In the study reported here, we exposed participants to stem + suffix forms that were consistent with a vowel harmony or vowel disharmony pattern (depending on condition). Participants were trained on forms with only one suffix, but in the test phase we crucially required them to extrapolate (without additional training) to forms with two suffixes, allowing us to gauge whether they had actually learned a general vowel harmony/disharmony pattern as in (1). To preview the results, we found that participants exposed to vowel harmony overwhelmingly inferred a pattern consistent with general vowel harmony. Participants exposed to disharmony, on the other hand, did not infer a general disharmony pattern. Our results strongly suggest that vowel harmony has a preferential status in learning compared to vowel disharmony, despite the formal similarity between the two patterns.

2 Experiment

We conducted an artificial language learning experiment using the “poverty-of-the-stimulus” paradigm (Wilson 2006). In this paradigm, participants are trained on ambiguous input and then tested on disambiguating cases to see which pattern they have inferred. This paradigm has been used extensively to test for learning biases, in phonology (e.g., Finley and Badecker 2008, Kimper 2016, White 2014, White et al. 2018, Wilson 2006), syntax (e.g., Culbertson and Adger 2014, Martin, Abels, et al. 2019, Martin, Ratitamkul, et al. 2019), and semantics (Maldonado and Culbertson 2019). In our experiment, participants were trained on either a vowel harmony pattern (backness harmony) or a vowel disharmony pattern. Crucially, participants were only exposed to cases of stems with one suffix during training. In the harmony condition, participants encountered harmonic stems with a harmonic suffix (e.g., peti-be or peti-fi). In the disharmony condition, participants were trained on disharmonic stems and a suffix disharmonic with the final stem vowel (e.g., petu-be or petu-fi). In the test phase, participants were required to apply both suffixes at once, a situation they had never encountered before. Our methodology and analysis plan were preregistered on the OSF platform (https://osf.io/emnqg) before data were collected.

2.1 Method

2.1.1 Participants

We recruited a total of 272 participants through Amazon’s Mechanical Turk platform, requiring them to be “master workers” who were based in the United States, were above the age of 18, and spoke English at home growing up. Participants were randomly assigned to one of the two conditions (harmony or disharmony). Participants who started the experiment more than once (e.g., by refreshing the page) were excluded (N = 68).

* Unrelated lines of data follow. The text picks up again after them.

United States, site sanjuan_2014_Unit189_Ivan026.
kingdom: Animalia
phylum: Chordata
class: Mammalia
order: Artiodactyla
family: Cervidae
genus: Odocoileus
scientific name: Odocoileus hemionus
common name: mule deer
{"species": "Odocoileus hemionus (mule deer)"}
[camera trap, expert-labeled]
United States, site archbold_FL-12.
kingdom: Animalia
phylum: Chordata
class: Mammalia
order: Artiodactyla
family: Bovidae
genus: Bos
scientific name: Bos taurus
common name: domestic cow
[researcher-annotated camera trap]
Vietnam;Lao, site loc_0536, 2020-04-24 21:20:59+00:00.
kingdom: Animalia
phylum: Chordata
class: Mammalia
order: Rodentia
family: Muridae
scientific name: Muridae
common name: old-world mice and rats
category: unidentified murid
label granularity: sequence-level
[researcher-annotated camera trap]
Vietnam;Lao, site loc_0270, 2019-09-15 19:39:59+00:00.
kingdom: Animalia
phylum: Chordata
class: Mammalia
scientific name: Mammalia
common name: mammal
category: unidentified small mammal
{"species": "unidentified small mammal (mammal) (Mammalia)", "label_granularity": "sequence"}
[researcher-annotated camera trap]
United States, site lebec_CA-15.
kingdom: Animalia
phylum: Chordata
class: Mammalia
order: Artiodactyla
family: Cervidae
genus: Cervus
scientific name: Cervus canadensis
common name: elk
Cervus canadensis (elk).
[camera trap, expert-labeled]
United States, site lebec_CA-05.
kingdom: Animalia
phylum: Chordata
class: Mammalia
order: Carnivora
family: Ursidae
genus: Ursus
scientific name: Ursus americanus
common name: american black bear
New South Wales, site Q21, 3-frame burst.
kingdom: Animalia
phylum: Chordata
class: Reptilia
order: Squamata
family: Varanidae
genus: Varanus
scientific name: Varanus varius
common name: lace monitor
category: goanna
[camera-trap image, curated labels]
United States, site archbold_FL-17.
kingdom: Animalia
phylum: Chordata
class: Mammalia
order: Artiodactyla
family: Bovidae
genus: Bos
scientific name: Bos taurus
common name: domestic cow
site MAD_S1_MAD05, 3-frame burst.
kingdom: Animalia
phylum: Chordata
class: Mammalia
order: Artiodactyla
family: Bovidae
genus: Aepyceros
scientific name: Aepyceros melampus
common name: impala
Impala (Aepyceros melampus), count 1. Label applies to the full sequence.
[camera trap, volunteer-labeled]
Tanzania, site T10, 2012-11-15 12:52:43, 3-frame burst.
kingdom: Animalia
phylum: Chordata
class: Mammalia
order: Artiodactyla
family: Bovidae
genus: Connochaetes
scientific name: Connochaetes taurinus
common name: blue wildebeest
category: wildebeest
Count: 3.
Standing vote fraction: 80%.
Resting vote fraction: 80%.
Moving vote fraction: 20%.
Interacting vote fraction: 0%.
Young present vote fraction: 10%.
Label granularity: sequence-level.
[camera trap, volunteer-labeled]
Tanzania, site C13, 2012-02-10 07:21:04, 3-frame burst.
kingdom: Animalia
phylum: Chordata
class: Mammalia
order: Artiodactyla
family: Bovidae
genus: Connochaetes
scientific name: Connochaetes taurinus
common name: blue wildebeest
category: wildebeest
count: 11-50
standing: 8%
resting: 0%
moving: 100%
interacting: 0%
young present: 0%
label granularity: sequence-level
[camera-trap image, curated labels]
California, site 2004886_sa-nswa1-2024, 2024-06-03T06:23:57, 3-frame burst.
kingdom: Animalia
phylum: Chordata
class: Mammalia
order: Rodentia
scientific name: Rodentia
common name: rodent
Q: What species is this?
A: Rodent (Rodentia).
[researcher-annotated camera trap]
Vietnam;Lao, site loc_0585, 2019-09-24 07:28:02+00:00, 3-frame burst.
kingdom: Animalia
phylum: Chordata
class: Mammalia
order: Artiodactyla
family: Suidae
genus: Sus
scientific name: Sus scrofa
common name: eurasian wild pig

To ensure data quality, we included two important attention checks. First, near the end of the instructions, participants were told that the following page would ask for their Mechanical Turk ID, but that they should write “I understand” in the box instead. Second, we included four attention-check trials during the experiment itself (described in section 2.1.3). Participants who failed to enter “I understand” (N = 59) or who failed more than one attention trial (N = 21) were excluded and replaced. Participants were also excluded if they had participated in a pilot version of the experiment (N = 4).

In total, we analyzed data from 120 participants (60 per condition), the number we preregistered. All participants (excluded or not) received compensation of US$6.

2.1.2 Materials

In the training phase, stems for the harmony condition consisted of 32 CVCV nonce words, where the two vowels were both front or both back (e.g., peti). Front vowels were {i, e} and back vowels were {u, o}; each possible vowel combination (e.g., CiCi, CiCe) occurred an equal number of times. Consonants were drawn from the set {p, t, k, b, d, g, m, n, s, l}, balanced across items and across word positions. Words that sounded like real English words were avoided. Each stem was paired with an image showing a singular object or animal. Stems for the disharmony condition were derived from the 32 harmonic stems by changing the backness of the second vowel (e.g., petipetu); thus, the stems of the disharmony condition were identical to those in the harmony condition except that the two vowels disagreed in backness. For each training stem, suffixed forms were created by adding a -CV suffix. One suffix (-be/-bo) contained a mid vowel and one (-fi/-fu) contained a high vowel. Each suffix was assigned one of two meanings, plural or diminutive, counterbalanced across participants. Each stem occurred twice in the training phase, once with the -be/-bo suffix and once with the -fi/-fu suffix.

The testing phase consisted of 16 new CVCV stems, which were created following the same procedure described above for the training phase, yielding 32 suffixed forms. In addition, we created forms with both suffixes together for each stem (e.g., peti-be-fi).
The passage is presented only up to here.